First, a chain reaction would only occur if the mutation rates were really high, or you had really bad luck, but since the mutation rates are always pretty high, unless you want to risk an overflow error, luck has nothing to do with it, you simply can't prevent it, except by disabling point mutations.

Second, nothing is useless in an evo-sim.  Evolution has the inherent property that it will make use of anything and everything at its disposal.  Even weakness is often embraced by evolution in favor of a way to specialize.

But I do understand what you were thinking.  DB2 has a poor system for evolving things, so it is hard to understand where things go wrong.  Just remember, evolution never tries to destroy itself; that is why humans still exist
Title: caterpillar simulation
Post by: Peter on July 13, 2009, 12:55:40 PM
Interesting,  the keeping of conspec rec. is not normal in evo. sims. Especially after I looked back the dna of caterpillar, the conspec is a pretty specific check(comparing refkills with in6). Meaning with no cani-bots, there are 2 genes being unaffected.
Only reason I can find for that is the retaliation gene. Problem of that one is one mutated bot can start a chain and kill everything, like Endy said.
That random bot has a high change of being killed at once, due to the agressive retaliation gene. But if it survives long enough it can put up multiple bots "defending" against each other instead of the aggresor.

The stopping to retract, obvious comes from a broken tie moving gene, that isn't fixing or unfixing. I think that could be fixed(less affected by mutations) by having the multiple genes in a nifty formula in one gene instead of indepentant genes.
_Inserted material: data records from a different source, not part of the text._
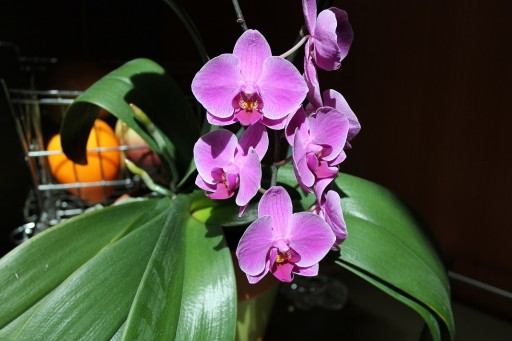 Jume Orchid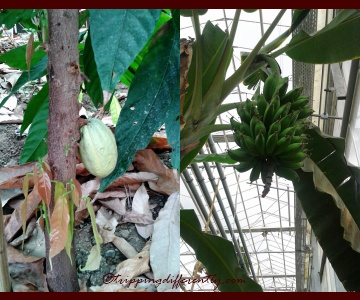 Right: Cocoa Bean Pod! Left: Bananas!
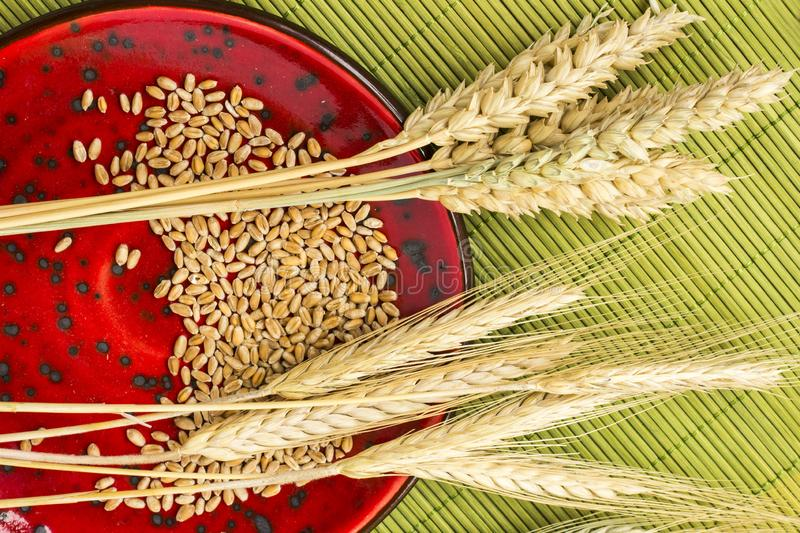 Reap of durum wheat from different varieties.  Wheat grains in a plate. Top view royalty free stock photos
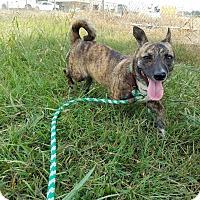Adopt A Pet :: Arya - Lebanon, TN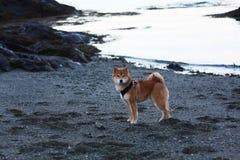 Cão de cachorrinho do inu de Shiba na praia em Noruega Imagens de Stock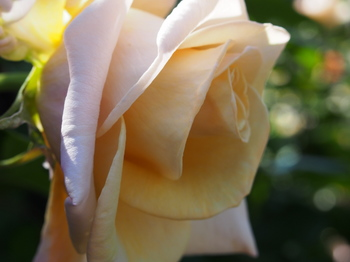薔薇 ばら 花 フリー画像 freeimage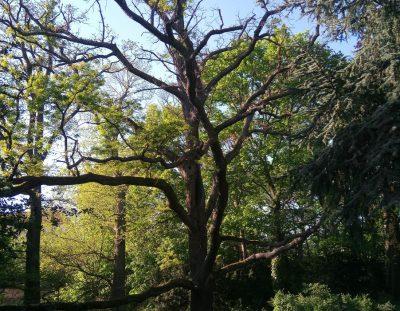 Alte Eiche - Habitatbaum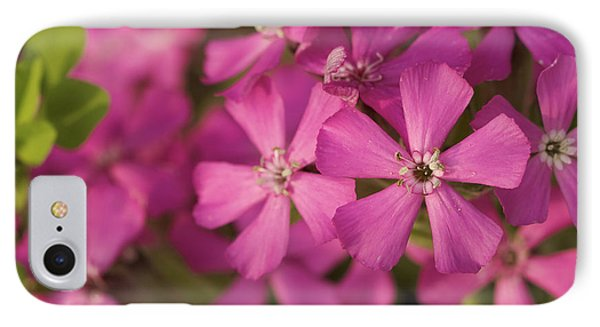 IPhone Case featuring the photograph Wild About Pink - Pink Wildflower Art Print by Jane Eleanor Nicholas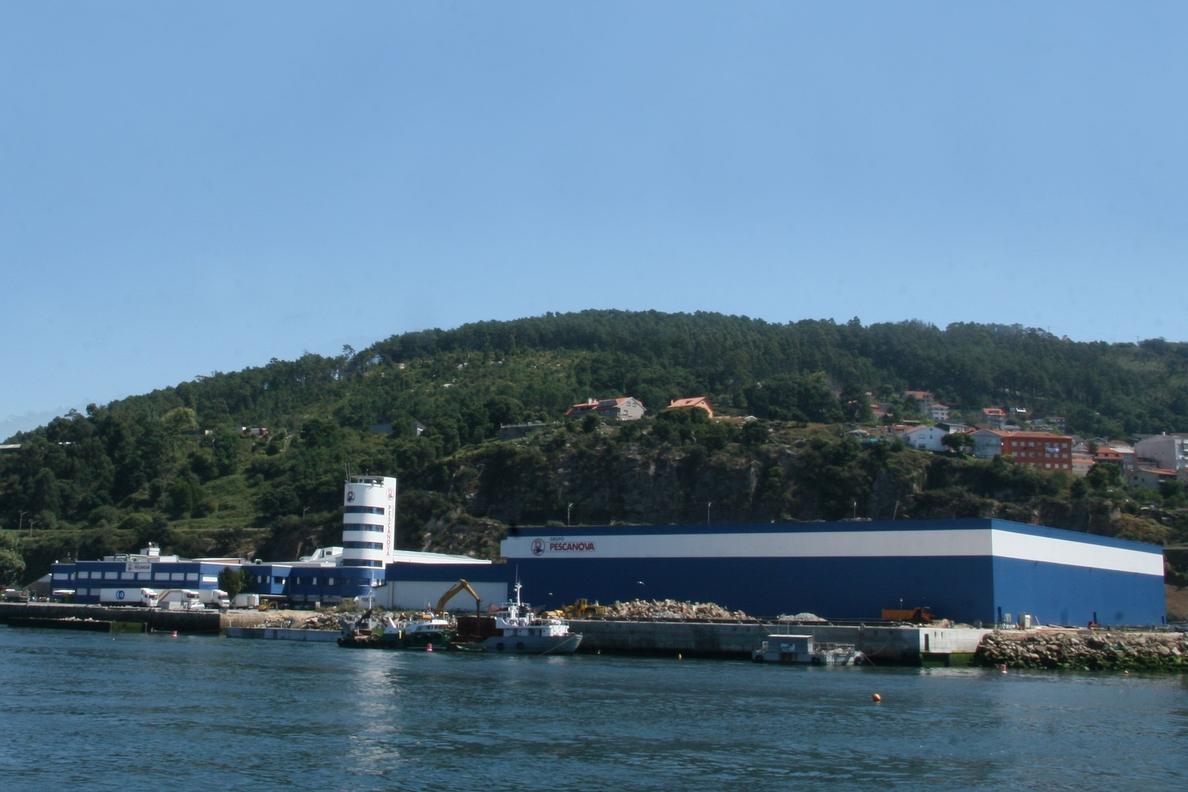 (Ampl.) La noruega Marine Harvest compra Acuinova Chile, filial de Pescanova, por 93,14 millones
Tieing to everything, is a broken born and connect to original gene. Extra condition and it shouldn't happen. (unless the not always needed condition mutates out first)

Problem overall with hand-made bots. They didn't came out of a evolved bot, there are parts that can't handle mutations well, or in this case also an overreactive defence system that can't handle others mutating well.

Can you upload a sim-file, if you still got it? I'd like to see what happened.
Title: caterpillar simulation
Post by: jknilinux on July 13, 2009, 09:58:28 PM
sorry peter, I haven't been doing much DB at all lately, so I don't have it. But, I'd like to see the results other, more experienced users can do with the caterpillar. If I do get back into DB, it'll almost certainly be after at least 6 months. Good luck!